QUESTIONS TO ANSWER:
- a) Render this sentence from the opinion piece on Scott Pruitt in Spanish: "He added a chief-of-staff position, which depoliticized the traditional position of first assistant attorney general."
- b) Carry the opinion piece on Scott Pruitt forward from its final sentence.

Opinion

The Scott Pruitt I Know

Integrity. Courage. Humility. These are the words that immediately come to mind when I think of Oklahoma Attorney General Scott Pruitt.

Fresh out of his confirmation hearing to become director of the Environmental Protection Agency, it’s clear the accusations he is an ideologue, a partisan who can’t work with people on the other side of the aisle, and that he has an agenda to destroy the agency are simply not true.

I first came to know him in 2010, when he was a candidate for, and ultimately elected as, Oklahoma’s attorney general. And what I learned, and now the EPW Senate Committee has heard firsthand, is that he is a man of conviction, a straight shooter, someone who knows how to run a government agency and can work with political allies and political foes alike.

Shortly after the 2010 election, before he took office, Pruitt asked me to meet him over coffee at a local Starbucks, to discuss with me some of his ideas about how to run the attorney general’s office. The office had been run by Democrats for decades, and many in the AG’s office were nervous. Pruitt was aware that, though I am a Republican, I had worked closely with the office for many years, and he wanted to know my thoughts on keeping much of the leadership team assembled by his Democratic predecessors.

What I learned surprised me at the time, though I now know it shouldn’t have. His assessment — the Office of Attorney General had excellent lawyers, and there was no need to make wholesale changes simply because of party politics.

To be sure, Pruitt brought new ideas regarding how the office should be organized. He created the office of solicitor general, a position that had not previously existed in Oklahoma, to focus on the significant appellate practice any state attorney general confronts. He added a chief-of-staff position, which depoliticized the traditional position of first assistant attorney general. And he organized a federalism unit, to represent the interests of Oklahoma within the American constitutional framework.

SUPPLIED MATERIAL:
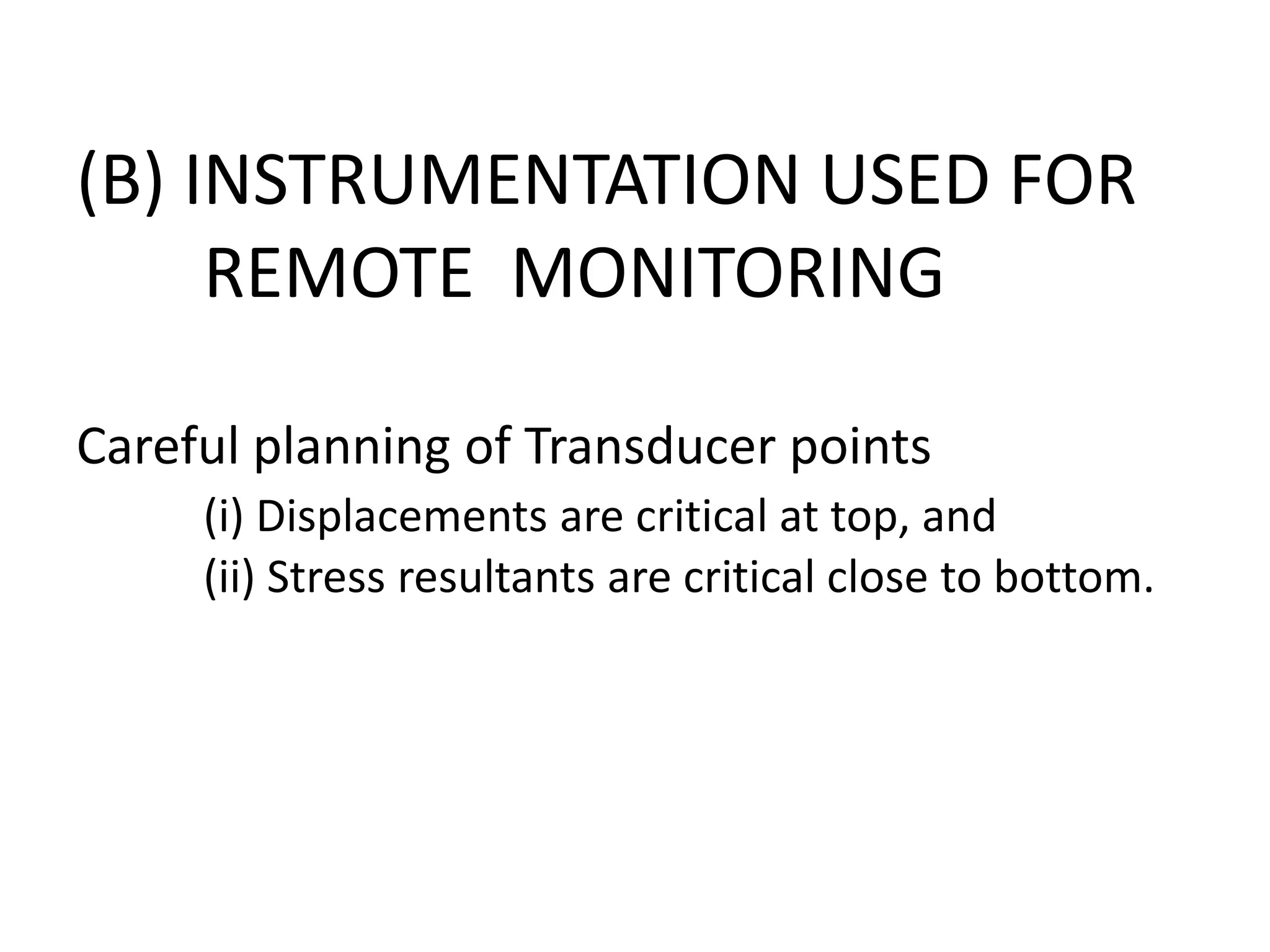 (B) INSTRUMENTATION USED FOR REMOTE MONITORING

Careful planning of Transducer points

(i) Displacements are critical at top, and

(ii) Stress resultants are critical close to bottom.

RESULTS BY TASK:
- a) Añadió un puesto de jefe de gabinete, lo que despolitizó el cargo tradicional de primer fiscal general adjunto.

- b)
What Pruitt did with federalism is key to understanding how he will serve as EPA director. Pruitt understands that federalism is one of our federal Constitution’s key protections of individual liberty. Like the separation of powers among the three branches of the federal government, the separation of powers between the federal government and the states is critical to protecting individual freedom. At Starbucks, Pruitt made clear his commitment to individual rights, and thought that as attorney general — the chief lawyer for the state — he would be uniquely positioned to enhance Oklahoman’s individual rights with a federalism unit.

Certainly, this commitment to this vertical separation of powers brought Pruitt into conflict with President Barack Obama’s policies in a number of areas, and has led some to falsely claim Pruitt is out to destroy the EPA. But it simply is not true. Pruitt’s challenges to the current administration’s regulatory schemes have not been about opposition to the conservation and the protection of the environment, but instead about federal overreach and usurpation of powers not belonging to the central government.

The Scott Pruitt I know is someone who knows how to work with political ally and political foe alike. Just as he enhanced Oklahoma’s Office of Attorney General, as EPA director, he will make the organization a better and more effective place, one that will properly fulfill its mission. I have no doubt that Scott Pruitt will be a shining star of the Trump administration.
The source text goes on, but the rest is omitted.